→ **Exercise instructions**
Even where a record seems odd, copy it exactly as it appears below.

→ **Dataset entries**
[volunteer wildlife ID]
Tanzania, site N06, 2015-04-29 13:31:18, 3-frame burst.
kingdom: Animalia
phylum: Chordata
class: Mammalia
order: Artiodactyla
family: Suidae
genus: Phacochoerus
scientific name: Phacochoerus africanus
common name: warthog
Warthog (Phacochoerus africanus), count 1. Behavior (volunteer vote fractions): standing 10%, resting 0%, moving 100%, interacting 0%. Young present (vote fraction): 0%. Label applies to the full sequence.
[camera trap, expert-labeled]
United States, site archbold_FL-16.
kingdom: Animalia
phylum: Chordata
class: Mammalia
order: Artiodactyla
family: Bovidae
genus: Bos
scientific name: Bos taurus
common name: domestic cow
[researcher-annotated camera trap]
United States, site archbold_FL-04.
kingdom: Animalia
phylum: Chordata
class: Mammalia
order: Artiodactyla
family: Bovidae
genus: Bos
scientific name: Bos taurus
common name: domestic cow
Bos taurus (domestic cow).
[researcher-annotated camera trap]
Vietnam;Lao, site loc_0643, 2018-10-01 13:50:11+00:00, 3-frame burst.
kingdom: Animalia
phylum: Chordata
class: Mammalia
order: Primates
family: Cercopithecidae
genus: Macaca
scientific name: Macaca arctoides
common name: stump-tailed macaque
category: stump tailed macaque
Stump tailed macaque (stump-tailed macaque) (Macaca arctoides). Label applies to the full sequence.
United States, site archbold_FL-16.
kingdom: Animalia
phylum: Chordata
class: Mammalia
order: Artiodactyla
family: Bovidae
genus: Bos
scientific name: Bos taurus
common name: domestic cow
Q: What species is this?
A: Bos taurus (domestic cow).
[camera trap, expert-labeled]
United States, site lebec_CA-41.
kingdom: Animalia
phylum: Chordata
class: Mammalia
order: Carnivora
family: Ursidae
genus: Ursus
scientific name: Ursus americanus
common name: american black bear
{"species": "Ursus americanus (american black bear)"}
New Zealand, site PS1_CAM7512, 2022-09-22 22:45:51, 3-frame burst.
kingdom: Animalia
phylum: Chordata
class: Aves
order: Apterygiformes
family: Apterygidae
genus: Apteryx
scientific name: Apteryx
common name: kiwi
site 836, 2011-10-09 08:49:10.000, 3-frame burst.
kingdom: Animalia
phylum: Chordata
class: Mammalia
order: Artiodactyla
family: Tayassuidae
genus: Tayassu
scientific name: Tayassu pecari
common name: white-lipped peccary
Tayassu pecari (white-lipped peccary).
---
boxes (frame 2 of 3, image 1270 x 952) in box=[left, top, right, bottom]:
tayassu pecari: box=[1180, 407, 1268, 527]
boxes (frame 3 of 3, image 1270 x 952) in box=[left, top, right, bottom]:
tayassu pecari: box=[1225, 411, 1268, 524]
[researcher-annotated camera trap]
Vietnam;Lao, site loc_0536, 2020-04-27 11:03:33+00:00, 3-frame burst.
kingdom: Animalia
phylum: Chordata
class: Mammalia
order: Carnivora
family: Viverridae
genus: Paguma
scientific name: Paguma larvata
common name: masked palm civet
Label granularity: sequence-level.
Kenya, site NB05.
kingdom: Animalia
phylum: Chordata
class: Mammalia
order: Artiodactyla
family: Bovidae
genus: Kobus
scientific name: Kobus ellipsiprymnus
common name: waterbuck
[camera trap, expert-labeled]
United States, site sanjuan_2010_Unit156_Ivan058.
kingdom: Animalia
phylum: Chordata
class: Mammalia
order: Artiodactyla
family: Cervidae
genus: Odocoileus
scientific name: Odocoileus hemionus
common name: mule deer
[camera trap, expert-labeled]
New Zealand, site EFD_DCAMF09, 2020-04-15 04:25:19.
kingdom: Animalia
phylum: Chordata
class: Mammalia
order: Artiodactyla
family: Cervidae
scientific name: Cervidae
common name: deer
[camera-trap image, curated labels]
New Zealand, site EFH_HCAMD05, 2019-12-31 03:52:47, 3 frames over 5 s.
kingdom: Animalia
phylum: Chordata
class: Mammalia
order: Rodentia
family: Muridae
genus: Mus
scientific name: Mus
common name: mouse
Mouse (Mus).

→ **Solution**
[volunteer wildlife ID]
Tanzania, site N06, 2015-04-29 13:31:18, 3-frame burst.
kingdom: Animalia
phylum: Chordata
class: Mammalia
order: Artiodactyla
family: Suidae
genus: Phacochoerus
scientific name: Phacochoerus africanus
common name: warthog
Warthog (Phacochoerus africanus), count 1. Behavior (volunteer vote fractions): standing 10%, resting 0%, moving 100%, interacting 0%. Young present (vote fraction): 0%. Label applies to the full sequence.
[camera trap, expert-labeled]
United States, site archbold_FL-16.
kingdom: Animalia
phylum: Chordata
class: Mammalia
order: Artiodactyla
family: Bovidae
genus: Bos
scientific name: Bos taurus
common name: domestic cow
[researcher-annotated camera trap]
United States, site archbold_FL-04.
kingdom: Animalia
phylum: Chordata
class: Mammalia
order: Artiodactyla
family: Bovidae
genus: Bos
scientific name: Bos taurus
common name: domestic cow
Bos taurus (domestic cow).
[researcher-annotated camera trap]
Vietnam;Lao, site loc_0643, 2018-10-01 13:50:11+00:00, 3-frame burst.
kingdom: Animalia
phylum: Chordata
class: Mammalia
order: Primates
family: Cercopithecidae
genus: Macaca
scientific name: Macaca arctoides
common name: stump-tailed macaque
category: stump tailed macaque
Stump tailed macaque (stump-tailed macaque) (Macaca arctoides). Label applies to the full sequence.
United States, site archbold_FL-16.
kingdom: Animalia
phylum: Chordata
class: Mammalia
order: Artiodactyla
family: Bovidae
genus: Bos
scientific name: Bos taurus
common name: domestic cow
Q: What species is this?
A: Bos taurus (domestic cow).
[camera trap, expert-labeled]
United States, site lebec_CA-41.
kingdom: Animalia
phylum: Chordata
class: Mammalia
order: Carnivora
family: Ursidae
genus: Ursus
scientific name: Ursus americanus
common name: american black bear
{"species": "Ursus americanus (american black bear)"}
New Zealand, site PS1_CAM7512, 2022-09-22 22:45:51, 3-frame burst.
kingdom: Animalia
phylum: Chordata
class: Aves
order: Apterygiformes
family: Apterygidae
genus: Apteryx
scientific name: Apteryx
common name: kiwi
site 836, 2011-10-09 08:49:10.000, 3-frame burst.
kingdom: Animalia
phylum: Chordata
class: Mammalia
order: Artiodactyla
family: Tayassuidae
genus: Tayassu
scientific name: Tayassu pecari
common name: white-lipped peccary
Tayassu pecari (white-lipped peccary).
---
boxes (frame 2 of 3, image 1270 x 952) in box=[left, top, right, bottom]:
tayassu pecari: box=[1180, 407, 1268, 527]
boxes (frame 3 of 3, image 1270 x 952) in box=[left, top, right, bottom]:
tayassu pecari: box=[1225, 411, 1268, 524]
[researcher-annotated camera trap]
Vietnam;Lao, site loc_0536, 2020-04-27 11:03:33+00:00, 3-frame burst.
kingdom: Animalia
phylum: Chordata
class: Mammalia
order: Carnivora
family: Viverridae
genus: Paguma
scientific name: Paguma larvata
common name: masked palm civet
Label granularity: sequence-level.
Kenya, site NB05.
kingdom: Animalia
phylum: Chordata
class: Mammalia
order: Artiodactyla
family: Bovidae
genus: Kobus
scientific name: Kobus ellipsiprymnus
common name: waterbuck
[camera trap, expert-labeled]
United States, site sanjuan_2010_Unit156_Ivan058.
kingdom: Animalia
phylum: Chordata
class: Mammalia
order: Artiodactyla
family: Cervidae
genus: Odocoileus
scientific name: Odocoileus hemionus
common name: mule deer
[camera trap, expert-labeled]
New Zealand, site EFD_DCAMF09, 2020-04-15 04:25:19.
kingdom: Animalia
phylum: Chordata
class: Mammalia
order: Artiodactyla
family: Cervidae
scientific name: Cervidae
common name: deer
[camera-trap image, curated labels]
New Zealand, site EFH_HCAMD05, 2019-12-31 03:52:47, 3 frames over 5 s.
kingdom: Animalia
phylum: Chordata
class: Mammalia
order: Rodentia
family: Muridae
genus: Mus
scientific name: Mus
common name: mouse
Mouse (Mus).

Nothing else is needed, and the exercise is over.